Plastic pollution is a global problem, with piles of debris along coastlines, on roads, in landfills, and floating in waterways. Environmentally conscious companies are looking for ways to clean up clutter while looking for methods to recycle plastic waste into other products. A Dutch company, The Recycled Island Foundation (RIF), is tackling both problems with one solution: litter traps.
According to the RIF website, the motivation for the project came from the knowledge that our waterways are part of the global ecosystem, where everyone benefits or pays the consequences of waste management.
"Plastic pollutes our seas and oceans and has a direct and deadly effect on marine life," said the foundation. “Thousands of birds, seals, turtles, whales and other marine animals are killed each year after ingesting plastic or being strangled with it. With plastics breaking down into smaller particles, it also enters the human food chain. "
Knowing that the majority of ocean pollution comes from rivers that flow into the sea, RIF decided to stop plastic waste before it could travel that far. The foundation trash traps are appropriately named. Supplied with plastic they recycled themselves, the traps filter the water, collect the plastic and prevent the plastic from traveling downstream. The collected plastic is made into durable floating playpens, seating elements, building materials, and even more trash traps.
The trash trap's passive design allows it to float on the river, harbor, or harbor, trapping plastic once it floats inside the trap. The system does not depend on any energy source. Once full, the trap is emptied and usable plastic sorted. The plastic is directed to manufacturing, where it is made into a variety of products. This circular system allows the company to collect materials, clean rivers and manufacture products without waste and at minimal cost.
The RIF has been busy collecting plastic from local waterways for some time. Over a year ago, he opened a prototype in Rotterdam, the Netherlands, called Recycled Park. This floating park is made entirely of recycled plastic collected from the nearby Meuse River. You can read more about that project here.
The initial prototype of the park is an example of how recycled plastic can be used to replicate the marine ecosystem, complete with live plants above and below the park that animals such as snails, earthworms, larvae, beetles and fish call home.
What started as a local movement has gone international. New garbage traps are being manufactured to deal with river waste around the world. Belgium and Indonesia were the first countries to adopt the RIF approach, and the organization is now preparing similar projects in Vietnam, France, the Philippines, Brazil and more. As an example of how the mechanism works, a single garbage trap located in Belgium is emptied twice a week, and the average amount of waste collected is 1.5 cubic meters per month.
The goal is to continue expanding the use of garbage traps to divert plastic from the oceans on a large scale. The future for Litter Trap is bright, with plans to make portable trash traps and trash traps that can collect and hold large amounts of plastic before emptying.
Now, in partnership with international companies, RIF hopes to create products that are in high demand in areas where plastic is collected. RIF is working with innovators to turn plastic into a durable, easy-to-assemble housing material. You are also looking for large-scale 3D printing options using marine plastic. For example, the company offers custom sofas made entirely from reclaimed marine plastic that is 3D printed.

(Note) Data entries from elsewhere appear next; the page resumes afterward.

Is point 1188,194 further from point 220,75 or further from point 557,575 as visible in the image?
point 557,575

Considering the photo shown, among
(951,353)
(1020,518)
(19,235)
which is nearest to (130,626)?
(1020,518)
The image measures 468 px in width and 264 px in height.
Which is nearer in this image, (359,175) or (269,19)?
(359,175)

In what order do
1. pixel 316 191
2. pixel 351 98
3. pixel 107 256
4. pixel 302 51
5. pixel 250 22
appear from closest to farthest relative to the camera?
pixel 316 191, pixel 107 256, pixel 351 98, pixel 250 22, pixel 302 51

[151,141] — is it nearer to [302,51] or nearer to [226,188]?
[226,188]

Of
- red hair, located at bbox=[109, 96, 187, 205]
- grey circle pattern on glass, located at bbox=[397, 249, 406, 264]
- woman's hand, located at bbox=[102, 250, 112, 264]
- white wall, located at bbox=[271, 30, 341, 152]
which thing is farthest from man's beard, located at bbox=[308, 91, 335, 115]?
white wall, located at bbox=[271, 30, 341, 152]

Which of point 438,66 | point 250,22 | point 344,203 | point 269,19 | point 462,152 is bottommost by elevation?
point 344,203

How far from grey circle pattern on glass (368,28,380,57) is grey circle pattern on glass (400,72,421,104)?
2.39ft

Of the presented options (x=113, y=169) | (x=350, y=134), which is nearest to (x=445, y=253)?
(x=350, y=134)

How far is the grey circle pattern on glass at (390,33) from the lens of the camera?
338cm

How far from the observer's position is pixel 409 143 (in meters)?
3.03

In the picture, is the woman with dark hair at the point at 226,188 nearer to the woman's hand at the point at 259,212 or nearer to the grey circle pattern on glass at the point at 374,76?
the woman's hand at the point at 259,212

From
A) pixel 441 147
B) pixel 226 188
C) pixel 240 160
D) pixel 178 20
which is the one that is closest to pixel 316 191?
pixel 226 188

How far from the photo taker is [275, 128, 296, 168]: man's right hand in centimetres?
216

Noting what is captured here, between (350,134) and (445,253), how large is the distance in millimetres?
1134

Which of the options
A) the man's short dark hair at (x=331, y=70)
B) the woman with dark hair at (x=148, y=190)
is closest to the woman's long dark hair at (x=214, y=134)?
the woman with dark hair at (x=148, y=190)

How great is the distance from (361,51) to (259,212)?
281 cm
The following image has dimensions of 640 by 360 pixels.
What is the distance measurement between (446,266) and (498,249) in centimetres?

RIF feels that knowledge is power in the campaign to reduce plastic, so it has implemented an educational program that includes ways to reduce plastic consumption, information on proper recycling techniques and the opportunity to participate in clean-up efforts. . He hopes to continue inspiring action and raising awareness of the problem by visiting schools and organizing community events.
When it comes to environmental efforts, the more hands involved in projects, the better. RIF has partnered with dozens of agencies with similar goals, creating a village of like-minded companies that hope to lead the way towards better plastic management and creating durable and reusable products.